◆ Text for analysis
Start of Block

According to the United States Census Bureau, the town has a total area of 44.87 sqmi, of which 44.27 sqmi is land and 0.60 sqmi is water. It is drained by the east and west branches of the Nezinscot River. The town is bordered by Peru to the north, Hartford to the east, Buckfield to the south, and Paris and Woodstock to the west.

Sumner is served by state routes 140 and 219.

==Demographics==

Historical population
| Census | Pop. | Note | %± |
| 1800 | 330 |  | — |
| 1810 | 611 |  | 85.2% |
| 1820 | 1,055 |  | 72.7% |
| 1830 | 1,098 |  | 4.1% |
| 1840 | 1,269 |  | 15.6% |
| 1850 | 1,151 |  | −9.3% |
| 1860 | 1,154 |  | 0.3% |
| 1870 | 1,170 |  | 1.4% |
| 1880 | 1,014 |  | −13.3% |
| 1890 | 901 |  | −11.1% |
| 1900 | 802 |  | −11.0% |
| 1910 | 762 |  | −5.0% |
| 1920 | 670 |  | −12.1% |
| 1930 | 867 |  | 29.4% |
| 1940 | 541 |  | −37.6% |
| 1950 | 526 |  | −2.8% |
| 1960 | 481 |  | −8.6% |
| 1970 | 525 |  | 9.1% |
| 1980 | 613 |  | 16.8% |
| 1990 | 761 |  | 24.1% |
| 2000 | 854 |  | 12.2% |
| 2010 | 939 |  | 10.0% |
| 2020 | 994 |  | 5.9% |
U.S. Decennial Census

===2010 census===
As of the census of 2010, there were 939 people, 383 households, and 266 families living in the town. The population density was 21.2 PD/sqmi. There were 565 housing units at an average density of 12.8 /sqmi. The racial makeup of the town was 97.4% White, 0.4% African American, 0.5% Native American, 0.3% Asian, 0.5% from other races, and 0.7% from two or more races. Hispanic or Latino of any race were 2.0% of the population.

End of Block

◆ Given data
Start of Block

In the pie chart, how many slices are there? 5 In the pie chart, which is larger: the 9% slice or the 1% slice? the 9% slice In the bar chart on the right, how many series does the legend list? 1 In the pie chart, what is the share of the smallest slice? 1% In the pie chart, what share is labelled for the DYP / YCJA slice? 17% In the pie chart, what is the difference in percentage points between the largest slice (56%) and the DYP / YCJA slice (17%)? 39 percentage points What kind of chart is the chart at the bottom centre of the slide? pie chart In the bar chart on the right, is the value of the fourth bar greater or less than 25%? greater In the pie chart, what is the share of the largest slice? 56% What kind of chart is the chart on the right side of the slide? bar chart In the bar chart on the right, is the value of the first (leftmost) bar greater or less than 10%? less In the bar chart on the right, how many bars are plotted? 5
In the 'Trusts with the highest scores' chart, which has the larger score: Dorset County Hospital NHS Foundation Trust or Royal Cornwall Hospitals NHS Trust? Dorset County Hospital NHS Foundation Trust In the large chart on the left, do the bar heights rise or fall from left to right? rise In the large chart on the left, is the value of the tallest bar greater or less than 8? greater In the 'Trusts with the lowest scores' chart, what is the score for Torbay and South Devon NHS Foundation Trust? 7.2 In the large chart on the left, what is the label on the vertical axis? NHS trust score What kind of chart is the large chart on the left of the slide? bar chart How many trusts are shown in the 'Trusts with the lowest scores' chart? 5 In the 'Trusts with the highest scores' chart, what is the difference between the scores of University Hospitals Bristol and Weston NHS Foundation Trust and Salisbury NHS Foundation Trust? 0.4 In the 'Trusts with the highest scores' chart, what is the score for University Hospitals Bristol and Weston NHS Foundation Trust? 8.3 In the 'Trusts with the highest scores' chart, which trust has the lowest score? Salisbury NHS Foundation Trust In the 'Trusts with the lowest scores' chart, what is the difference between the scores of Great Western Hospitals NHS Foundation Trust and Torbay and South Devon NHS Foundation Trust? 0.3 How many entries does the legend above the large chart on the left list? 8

End of Block

From the Sumner passage above, pull out the stretch between "According to the" and "to the west.", inclusive, and reproduce it word for word.

According to the United States Census Bureau, the town has a total area of 44.87 sqmi, of which 44.27 sqmi is land and 0.60 sqmi is water. It is drained by the east and west branches of the Nezinscot River. The town is bordered by Peru to the north, Hartford to the east, Buckfield to the south, and Paris and Woodstock to the west.